Bowring Sports Ground
The International Academy of Greenwich wants to build on this site at Bowring Sports Ground

A free school should not be allowed to move to a sports ground in Lee, Greenwich Council planning officers have recommended ahead of a hearing next week.

The International Academy of Greenwich wants to build a 765-pupil school on the Bowring Sports Ground, off Eltham Road. The free school, which opened in 2016, is currently based in an office building in nearby Meadowcourt Road.

Planners say the school would be “an inappropriate development on Metropolitan Open Land”, that there is “no convincing case” for a school at that location and that it would block daylight for residents of nearby homes. 853 reported residents’ worries about the proposal in October 2018.

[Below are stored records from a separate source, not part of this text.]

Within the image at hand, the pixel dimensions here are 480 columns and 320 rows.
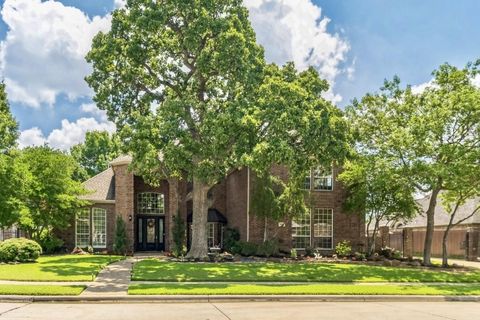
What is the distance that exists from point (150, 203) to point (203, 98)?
10.7 m

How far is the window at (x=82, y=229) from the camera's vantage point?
A: 1309 inches

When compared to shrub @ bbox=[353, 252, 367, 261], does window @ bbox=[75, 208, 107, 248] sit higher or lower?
higher

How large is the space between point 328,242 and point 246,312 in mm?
21384

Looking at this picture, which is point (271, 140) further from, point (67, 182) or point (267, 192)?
point (67, 182)

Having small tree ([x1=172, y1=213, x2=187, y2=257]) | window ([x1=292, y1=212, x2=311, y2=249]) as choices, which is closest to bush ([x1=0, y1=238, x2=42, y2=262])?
small tree ([x1=172, y1=213, x2=187, y2=257])

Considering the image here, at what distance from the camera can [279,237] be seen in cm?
3105

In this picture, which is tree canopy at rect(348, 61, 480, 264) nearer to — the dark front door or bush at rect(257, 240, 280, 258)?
bush at rect(257, 240, 280, 258)

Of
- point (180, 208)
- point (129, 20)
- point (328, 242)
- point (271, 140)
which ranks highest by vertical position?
point (129, 20)

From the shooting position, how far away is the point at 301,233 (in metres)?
32.1

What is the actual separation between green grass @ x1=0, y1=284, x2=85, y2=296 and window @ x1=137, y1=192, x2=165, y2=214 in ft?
63.1

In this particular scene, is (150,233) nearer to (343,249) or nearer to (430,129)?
(343,249)

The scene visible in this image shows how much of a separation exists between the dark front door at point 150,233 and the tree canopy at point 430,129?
15.6 metres

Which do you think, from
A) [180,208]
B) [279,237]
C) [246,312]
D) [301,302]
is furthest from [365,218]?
[246,312]

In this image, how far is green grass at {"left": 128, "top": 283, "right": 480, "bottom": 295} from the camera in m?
14.7
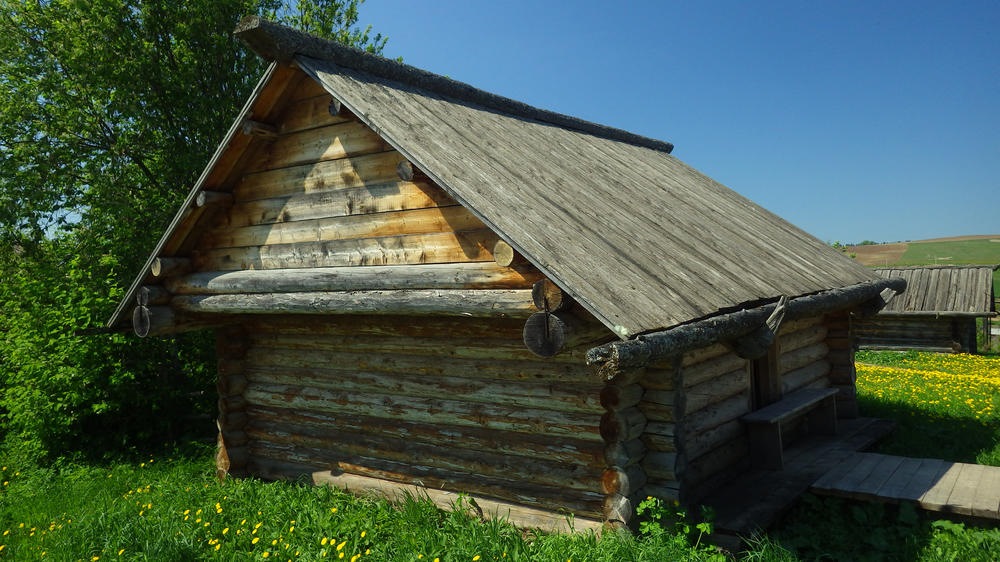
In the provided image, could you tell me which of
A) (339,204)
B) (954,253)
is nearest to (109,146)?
(339,204)

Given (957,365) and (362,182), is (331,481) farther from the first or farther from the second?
(957,365)

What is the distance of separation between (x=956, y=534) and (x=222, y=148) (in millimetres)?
7526

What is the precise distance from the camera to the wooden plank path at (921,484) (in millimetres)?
5402

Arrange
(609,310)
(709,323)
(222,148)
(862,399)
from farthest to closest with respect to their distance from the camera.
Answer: (862,399)
(222,148)
(709,323)
(609,310)

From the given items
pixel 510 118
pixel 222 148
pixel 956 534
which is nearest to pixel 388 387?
pixel 222 148

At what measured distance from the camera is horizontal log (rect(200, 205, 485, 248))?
531 centimetres

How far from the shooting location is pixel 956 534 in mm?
5215

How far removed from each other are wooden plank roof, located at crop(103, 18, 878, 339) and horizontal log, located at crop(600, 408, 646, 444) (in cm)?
95

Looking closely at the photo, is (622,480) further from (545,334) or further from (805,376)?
(805,376)

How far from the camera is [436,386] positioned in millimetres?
6203

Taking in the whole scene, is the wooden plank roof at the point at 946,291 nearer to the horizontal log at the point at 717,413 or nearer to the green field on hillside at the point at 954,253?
the horizontal log at the point at 717,413

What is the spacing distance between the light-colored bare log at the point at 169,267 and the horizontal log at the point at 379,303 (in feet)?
1.00

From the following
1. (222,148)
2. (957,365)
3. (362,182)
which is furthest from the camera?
(957,365)

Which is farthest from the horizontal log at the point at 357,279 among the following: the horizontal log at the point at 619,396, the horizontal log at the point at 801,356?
the horizontal log at the point at 801,356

The site is on the border with Lewisham borough, which accounts for half of its catchment area. Lewisham Council has also objected to the proposal, as has the Blackheath Cator Estate, Blackheath Society, Lee Manor Society, neighbouring residents’ associations and the Campaign to Protect Rural England, which says the site is “particularly unsuitable for development, being a flood plain”.

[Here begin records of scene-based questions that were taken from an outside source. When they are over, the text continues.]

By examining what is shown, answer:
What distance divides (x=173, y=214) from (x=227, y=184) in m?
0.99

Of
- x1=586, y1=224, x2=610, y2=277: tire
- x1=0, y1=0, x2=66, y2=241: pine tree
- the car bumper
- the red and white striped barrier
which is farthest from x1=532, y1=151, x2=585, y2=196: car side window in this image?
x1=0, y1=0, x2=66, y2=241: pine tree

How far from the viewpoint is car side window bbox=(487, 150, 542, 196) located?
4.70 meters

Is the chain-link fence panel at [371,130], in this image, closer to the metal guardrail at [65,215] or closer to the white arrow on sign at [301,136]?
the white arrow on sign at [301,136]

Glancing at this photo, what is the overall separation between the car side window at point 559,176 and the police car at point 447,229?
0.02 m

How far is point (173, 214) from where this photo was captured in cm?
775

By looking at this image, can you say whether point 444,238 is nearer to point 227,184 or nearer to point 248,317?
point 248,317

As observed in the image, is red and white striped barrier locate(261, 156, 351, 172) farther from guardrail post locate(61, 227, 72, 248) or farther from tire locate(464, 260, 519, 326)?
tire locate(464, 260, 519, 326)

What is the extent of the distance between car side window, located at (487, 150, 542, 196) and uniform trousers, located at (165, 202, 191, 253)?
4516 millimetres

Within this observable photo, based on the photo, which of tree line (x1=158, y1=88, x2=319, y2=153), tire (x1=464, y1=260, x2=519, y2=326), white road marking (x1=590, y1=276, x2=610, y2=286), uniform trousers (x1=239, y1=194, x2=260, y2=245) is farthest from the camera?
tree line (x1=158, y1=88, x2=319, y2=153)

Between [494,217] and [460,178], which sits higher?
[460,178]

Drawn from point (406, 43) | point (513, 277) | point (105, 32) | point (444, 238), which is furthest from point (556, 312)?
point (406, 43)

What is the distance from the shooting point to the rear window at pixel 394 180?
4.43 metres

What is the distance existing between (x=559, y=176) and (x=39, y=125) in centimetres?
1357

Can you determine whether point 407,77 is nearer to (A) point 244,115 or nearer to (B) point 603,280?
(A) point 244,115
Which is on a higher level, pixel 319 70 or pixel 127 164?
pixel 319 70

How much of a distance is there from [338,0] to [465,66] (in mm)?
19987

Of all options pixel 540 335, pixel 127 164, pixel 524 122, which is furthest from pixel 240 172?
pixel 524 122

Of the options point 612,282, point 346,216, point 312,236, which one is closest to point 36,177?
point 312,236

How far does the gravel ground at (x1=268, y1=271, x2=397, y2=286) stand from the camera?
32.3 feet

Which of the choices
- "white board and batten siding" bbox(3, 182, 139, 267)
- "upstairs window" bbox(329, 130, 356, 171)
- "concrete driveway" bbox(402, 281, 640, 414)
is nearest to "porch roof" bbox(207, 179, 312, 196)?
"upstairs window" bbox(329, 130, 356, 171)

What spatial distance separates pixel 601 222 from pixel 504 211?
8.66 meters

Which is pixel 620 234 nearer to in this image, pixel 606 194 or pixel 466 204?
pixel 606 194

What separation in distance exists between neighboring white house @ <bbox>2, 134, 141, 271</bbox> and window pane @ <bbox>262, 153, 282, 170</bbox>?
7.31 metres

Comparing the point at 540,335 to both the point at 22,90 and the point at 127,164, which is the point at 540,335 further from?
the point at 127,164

Free schools are directly funded by the Government rather than local authorities, and the academy – which is run by Big Education Trust, is hoping that pressure on school places in Greenwich borough will mean it can get permission to build on the land.

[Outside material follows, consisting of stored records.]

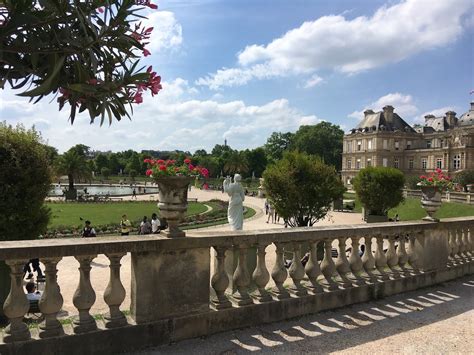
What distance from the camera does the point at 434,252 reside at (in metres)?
6.74

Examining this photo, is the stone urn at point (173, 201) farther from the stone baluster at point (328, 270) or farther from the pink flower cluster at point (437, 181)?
the pink flower cluster at point (437, 181)

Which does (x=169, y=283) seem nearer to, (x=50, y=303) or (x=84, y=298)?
(x=84, y=298)

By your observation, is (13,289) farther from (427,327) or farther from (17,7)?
(427,327)

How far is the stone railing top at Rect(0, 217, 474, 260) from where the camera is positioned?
347cm

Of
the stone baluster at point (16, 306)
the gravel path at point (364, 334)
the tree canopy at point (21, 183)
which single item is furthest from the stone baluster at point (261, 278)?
the tree canopy at point (21, 183)

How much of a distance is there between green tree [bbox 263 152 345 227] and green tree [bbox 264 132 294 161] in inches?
3968

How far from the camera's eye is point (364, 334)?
448 centimetres

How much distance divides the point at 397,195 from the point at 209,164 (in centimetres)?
7499

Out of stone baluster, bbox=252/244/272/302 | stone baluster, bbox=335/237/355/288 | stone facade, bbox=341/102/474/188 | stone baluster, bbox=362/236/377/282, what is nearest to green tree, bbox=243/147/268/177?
stone facade, bbox=341/102/474/188

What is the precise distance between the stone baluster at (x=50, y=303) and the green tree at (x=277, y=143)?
11737 cm

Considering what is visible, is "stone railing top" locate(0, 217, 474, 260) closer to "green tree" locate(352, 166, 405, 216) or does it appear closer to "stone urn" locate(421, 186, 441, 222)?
"stone urn" locate(421, 186, 441, 222)

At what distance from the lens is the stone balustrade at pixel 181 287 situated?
353cm

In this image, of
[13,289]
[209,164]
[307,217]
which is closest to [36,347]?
[13,289]

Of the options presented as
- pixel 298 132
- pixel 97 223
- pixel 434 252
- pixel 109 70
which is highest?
pixel 298 132
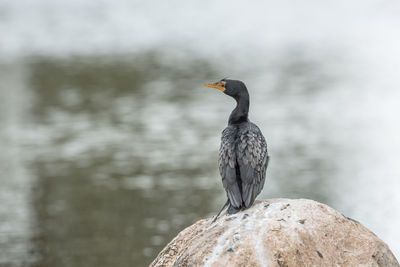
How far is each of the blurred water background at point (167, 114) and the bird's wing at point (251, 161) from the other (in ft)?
18.1

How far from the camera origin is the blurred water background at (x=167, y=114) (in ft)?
49.5

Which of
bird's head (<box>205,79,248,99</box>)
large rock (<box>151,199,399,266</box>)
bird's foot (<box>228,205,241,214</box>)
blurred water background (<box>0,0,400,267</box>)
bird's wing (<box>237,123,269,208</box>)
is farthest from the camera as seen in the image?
blurred water background (<box>0,0,400,267</box>)

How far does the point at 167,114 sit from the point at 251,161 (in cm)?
1516

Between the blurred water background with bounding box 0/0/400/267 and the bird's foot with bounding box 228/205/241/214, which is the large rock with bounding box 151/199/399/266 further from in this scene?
the blurred water background with bounding box 0/0/400/267

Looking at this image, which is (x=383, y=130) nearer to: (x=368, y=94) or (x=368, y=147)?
(x=368, y=147)

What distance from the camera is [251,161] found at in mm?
7727

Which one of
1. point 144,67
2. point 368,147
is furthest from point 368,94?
point 144,67

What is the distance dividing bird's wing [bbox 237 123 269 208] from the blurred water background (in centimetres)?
551

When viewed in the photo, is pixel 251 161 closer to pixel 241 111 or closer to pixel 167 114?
pixel 241 111

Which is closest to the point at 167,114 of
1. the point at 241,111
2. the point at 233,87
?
the point at 233,87

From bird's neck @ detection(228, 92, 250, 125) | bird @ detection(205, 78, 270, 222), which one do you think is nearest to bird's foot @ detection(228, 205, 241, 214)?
bird @ detection(205, 78, 270, 222)

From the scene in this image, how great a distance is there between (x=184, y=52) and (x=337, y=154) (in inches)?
540

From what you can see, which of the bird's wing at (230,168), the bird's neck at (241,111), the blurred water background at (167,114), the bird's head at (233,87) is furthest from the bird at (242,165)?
the blurred water background at (167,114)

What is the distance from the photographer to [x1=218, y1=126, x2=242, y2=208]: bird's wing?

But Greenwich Council says it already has enough school places planned in future years, and Lewisham also says it also does not need extra school places. The new site is just a few hundred metres from Trinity Lewisham, another secondary school.

Greenwich says the new Leigh Academy Blackheath, Woolwich Polytechnic girls’ school and the planned Harris boys’ free school in Eltham – which is due to open in 2022 – will help it achieve capacity, while Lewisham has recently revised down its forecasts for school places.

International Academy of Greenwich plan
View from the sports ground: The school says its sports facilities will be open to the community

Lewisham has also raised concerns about transport to and from the site – with the school already using Sainsbury’s at Lee Green as a pick-up/drop-off point to ease congestion on the streets around its current site.

There are also environmental concerns about the development damaging the River Quaggy flood defences to the north of the site, with nearby land carefully managed to prevent a repeat of the serious flooding that blighted Lewisham in 1968.

London mayor Sadiq Khan has made protecting Metropolitan Open Land a key plank of his planning policy. In 2017, he initially refused plans for Cray Wanderers FC to build a new ground and housing at Flamingo Park, off the Sidcup by-pass, because the site is Metropolitan Open Land – even though Bromley Council had supported the scheme. However, a revised plan for the site was approved last November.

Greenwich Council’s planning board – its main planning committee – will discuss the proposals at Woolwich Town Hall on Tuesday 30 July.